**Work required**
Can you continue the passage below on the performance of the Discover system, starting right after its last sentence?
>> Begin Extract to read
Our experience thus far suggests that Discover is a useful tool for content-based access to documents in a large collection of information servers. We are continuing to improve the time and space requirements of the system, but even now the system offers satisfactory performance. For example, the operations in the sample session in Section 4.1 had the following performance when run on a SparcStation IPX:
Operation Query Time (min:sec) expand communication 0:05.07 refine communication 5:35.51 refine communication and networks 1:06.51 search communication and networks and routing 1:29.67 retrieve "This Week's TechLink" 0:09.27
The expand operation consulted the local routing database. The refine operations consulted the local refinement database. The second refine operation was much faster than the first because the document space had been effectively reduced by the previous refine and select operations. We are still working on improving the query refinement process. Also, based on experience with a prior prototype, we expect a factor of 3-5 speedup when we move the implementation to a SparcStation 10. The search operation involved searching 13 remote WAIS servers scattered around the world and merging the results. During the retrieve operation, the client contacts the remote WAIS server directly rather than going through Discover. Thus, retrieving this 132K byte document did not involve our server at all.
>> End Extract to read
>> Begin Dataset excerpt
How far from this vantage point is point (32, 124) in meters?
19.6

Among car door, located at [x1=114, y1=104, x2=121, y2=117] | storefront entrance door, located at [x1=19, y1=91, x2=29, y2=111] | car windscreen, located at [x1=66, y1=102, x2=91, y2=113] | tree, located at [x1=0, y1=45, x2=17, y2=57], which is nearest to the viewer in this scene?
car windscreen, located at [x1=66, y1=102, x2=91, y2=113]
>> End Dataset excerpt
**Output of the task**
We have found the power of boolean queries to be very useful. However, a significant portion of WAIS servers do not support full boolean queries. Thus, our server must implement conjunction by invoking a separate query for each conjunct and performing a local set intersection operation. This entails a large performance penalty for queries that use general terms that occur in many documents, even if the result set for the query as a whole is small.
The simple content labels used in this prototype perform remarkably well. Even without using specialized knowledge or detailed data analysis, Discover has proven valuable in exploring a large information space.
We are continuing to investigate alternative approaches to query refinement. We are especially interested in improving its performance. We are extending our system to support other server and document types such as HTML. We are continuing to gather statistics that will enable us to construct better content labels. We are also building more complex content routing system networks and extending Discover's functionality.